» **Exercise**
Would you please set down the entries below exactly as shown?

[Saved data entries]
= Beginning of Section =
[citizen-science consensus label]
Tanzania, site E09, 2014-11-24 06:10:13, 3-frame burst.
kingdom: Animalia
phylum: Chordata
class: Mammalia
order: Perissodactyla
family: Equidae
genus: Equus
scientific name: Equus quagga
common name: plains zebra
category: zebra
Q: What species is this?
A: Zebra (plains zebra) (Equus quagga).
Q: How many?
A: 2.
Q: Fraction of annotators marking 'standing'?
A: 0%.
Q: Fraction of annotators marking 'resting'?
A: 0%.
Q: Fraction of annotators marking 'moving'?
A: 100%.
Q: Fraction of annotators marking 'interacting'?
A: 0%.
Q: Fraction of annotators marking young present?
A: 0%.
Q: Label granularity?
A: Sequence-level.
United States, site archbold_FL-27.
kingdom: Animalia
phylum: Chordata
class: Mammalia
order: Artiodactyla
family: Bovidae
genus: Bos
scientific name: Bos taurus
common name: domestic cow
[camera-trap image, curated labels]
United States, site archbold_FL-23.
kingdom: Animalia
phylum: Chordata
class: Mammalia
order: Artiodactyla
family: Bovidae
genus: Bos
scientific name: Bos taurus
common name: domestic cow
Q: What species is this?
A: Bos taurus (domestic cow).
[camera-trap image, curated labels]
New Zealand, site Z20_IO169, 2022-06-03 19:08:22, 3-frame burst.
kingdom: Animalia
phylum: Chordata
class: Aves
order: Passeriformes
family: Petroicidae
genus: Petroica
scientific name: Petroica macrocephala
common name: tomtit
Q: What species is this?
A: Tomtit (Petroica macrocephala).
= End of Section =
» **Exercise result**
[citizen-science consensus label]
Tanzania, site E09, 2014-11-24 06:10:13, 3-frame burst.
kingdom: Animalia
phylum: Chordata
class: Mammalia
order: Perissodactyla
family: Equidae
genus: Equus
scientific name: Equus quagga
common name: plains zebra
category: zebra
Q: What species is this?
A: Zebra (plains zebra) (Equus quagga).
Q: How many?
A: 2.
Q: Fraction of annotators marking 'standing'?
A: 0%.
Q: Fraction of annotators marking 'resting'?
A: 0%.
Q: Fraction of annotators marking 'moving'?
A: 100%.
Q: Fraction of annotators marking 'interacting'?
A: 0%.
Q: Fraction of annotators marking young present?
A: 0%.
Q: Label granularity?
A: Sequence-level.
United States, site archbold_FL-27.
kingdom: Animalia
phylum: Chordata
class: Mammalia
order: Artiodactyla
family: Bovidae
genus: Bos
scientific name: Bos taurus
common name: domestic cow
[camera-trap image, curated labels]
United States, site archbold_FL-23.
kingdom: Animalia
phylum: Chordata
class: Mammalia
order: Artiodactyla
family: Bovidae
genus: Bos
scientific name: Bos taurus
common name: domestic cow
Q: What species is this?
A: Bos taurus (domestic cow).
[camera-trap image, curated labels]
New Zealand, site Z20_IO169, 2022-06-03 19:08:22, 3-frame burst.
kingdom: Animalia
phylum: Chordata
class: Aves
order: Passeriformes
family: Petroicidae
genus: Petroica
scientific name: Petroica macrocephala
common name: tomtit
Q: What species is this?
A: Tomtit (Petroica macrocephala).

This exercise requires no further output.